Eye infections always painfully show me that I cannot control myself. Nothing I try ever seems to make me stop subconsciously messing with it, and then it takes me longer to go to sleep. I tried taking a shower twice in the past 24 hours (which did make it better at the time) and I have still gone back to the same stupid problems. I really hope I can sleep soon and then have it bother me less when I wake up, but I know from past experiences that sometimes even sleeping isn't enough.
 
Had a meltdown in front of my boss. That was an hour and a half ago and I still can't calm down. Just spent my lunch break in my office sobbing instead of joining my colleagues in the staff room. I really hate being neurodivergent some days. I just want to go home, curl up under a blanket on my couch, and be alone. 2.5hrs to go, with a call from my boss in that time to look forward to.
Well, this got worse.
Physics teacher walked into my office about a half hour after I posted this going, "Chris, can I borrow you?" and I was still a blubbering mess and told him it wasn't a good time.

And I guess he went and told the head biology teacher, because less than a minute later she runs in asking me what's wrong before she's even seen me. She accepted I didn't want to talk but made me a cup of tea and even offered to get me lunch after realising I hadn't eaten.

It was lovely that she cared and wanted to help but oh god I feel so humiliated. Why can't I be normal? Emotional dysregulation is a *****. I'm in my 30s this shouldn't be happening at work. I've been home two hours now and still feel awful.
 
My dad is so mean to one of my nieces; he treats the other two different and better - just like how he treats my sister better than me. My middle niece was crying earlier and he kept yelling at her, just like how he freaks out when I show anxiety or show symptoms of being on the spectrum (like saying something that is awkward or weird). My mom is fed up and talked about moving or us keeping the place and making my dad move; she kept saying she should’ve left dad years ago.

I’m not sure how I feel even though I’m tired of how he treats me.

Aside from that making me worry, I’m doing okay. Trying my best not to think about my best friend; I’ve been feeling a bit lonely off and on even though I’ve been talking to friends.

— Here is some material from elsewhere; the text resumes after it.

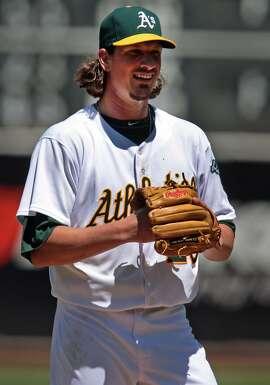 A's pitcher Jeff Samardzija was all smiles in his Oakland debut, allowing only one run and four hits over seven innings as the A's take the four-game series against the Toronto Blue Jays, winning 4-2 on Sunday, July 6, 2014 in Oakland, Calif.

Part of me misses having personal friends to hang out with too; at the same time, I wouldn’t want them to see how I still haven’t unpacked everyone or really how I’m not taking that good care of myself anymore.
 
the past 6-7 months have really done a number on my mental health, and it's so frustrating because before then I was feeling really good about how much progress I'd made and how well I was doing. now I'm only fine as long as I have something actively distracting me. as soon as I'm taking a shower, trying to go to sleep at night, or just whenever I'm by myself I am the furthest thing from okay.

and it's weird because in my present life, I'm happy. but I'm so terrified of the future taking that away from me again. I'm so used to everything always going wrong and getting worse and things being suddenly ripped out from under me that I can't be excited or hopeful about the future anymore, all it does is scare me. I just want to feel safe and stable but nothing feels certain, and nothing can reassure me on that because I know for a fact that nothing is certain.
and I've always been able to take refuge and comfort in my favorite things, and they still make me happy to a degree. but they don't make me feel as better as they used to, and sometimes now I look at these things and they feel pointless to me, and I don't know why or what's changed, but I don't like feeling it and that's scaring me too.

and I know I should really talk to my parents about this. I know. I've known that I should talk to them for weeks now. but we've just had so much going on that every time I think about it, I can't bring myself to add that one more thing for them to worry about. I know they'd want me to anyway but I just can't do it.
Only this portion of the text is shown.